I've made lots of knitted dresses for my grandniece Cauliflower over her short life, but she's going on nine now and it's time to make the move to sewing dresses rather than knitting them. This year, for her ninth birthday, I decided to sew the first dress for her.





The dress pattern I chose for her was McCall's M7274. And of course there must be a purse made to go with it, so I used a drawstring bag pattern from Vogue 9893, a pattern I bought about 17 years ago and that's no longer available.





And here's the completed dress and purse. It was surprisingly difficult to find an appropriate material for it. It seemed like every printed jersey fabric I saw in the stores was either too adult or just plain ugly. Finally I came across this pink flowered jersey and picked it up on the spot because Cauliflower's favourite colour is pink, only to learn a month or so later that I'm out of the loop on her favourite colours, which are now blue and turquoise. Sigh.

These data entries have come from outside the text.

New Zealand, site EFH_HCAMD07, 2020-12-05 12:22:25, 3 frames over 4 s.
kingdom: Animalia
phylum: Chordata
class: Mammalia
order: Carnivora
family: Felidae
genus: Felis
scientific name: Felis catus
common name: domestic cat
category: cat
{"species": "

The contrast fabric was supposed to be a non-fraying fabric such as tulle or lace, but it was difficult to find a fabric that went with the jersey, so I settled on a very light crepe in a coral pink that was a good match to the pink flowers on the fabric. This cost me some extra work in sewing, as that crepe had to be hemmed, and then the jersey flounces had to have a correspondingly deeper hem allowance if the hemmed underlay ruffles were going to show. I had also barely done any ruffling at all in my sewing experience, and I'd certainly never done tiered ruffles, so that was a new experience. Ruffles are actually quite a lot of work, as they have to be seamed, hemmed, gathered, and then first basted and finally stitched in place. And there were six of them to do. It gave me a new appreciation of what nineteenth and eighteenth century seamstresses had to do, given that women's dresses were often ruffled from waist to hem, and why there's so much complaining about sewing ruffles in the novels from the period.

Anyway, the dress and purse are done and it turned out fairly well. I just hope Cauliflower will like it.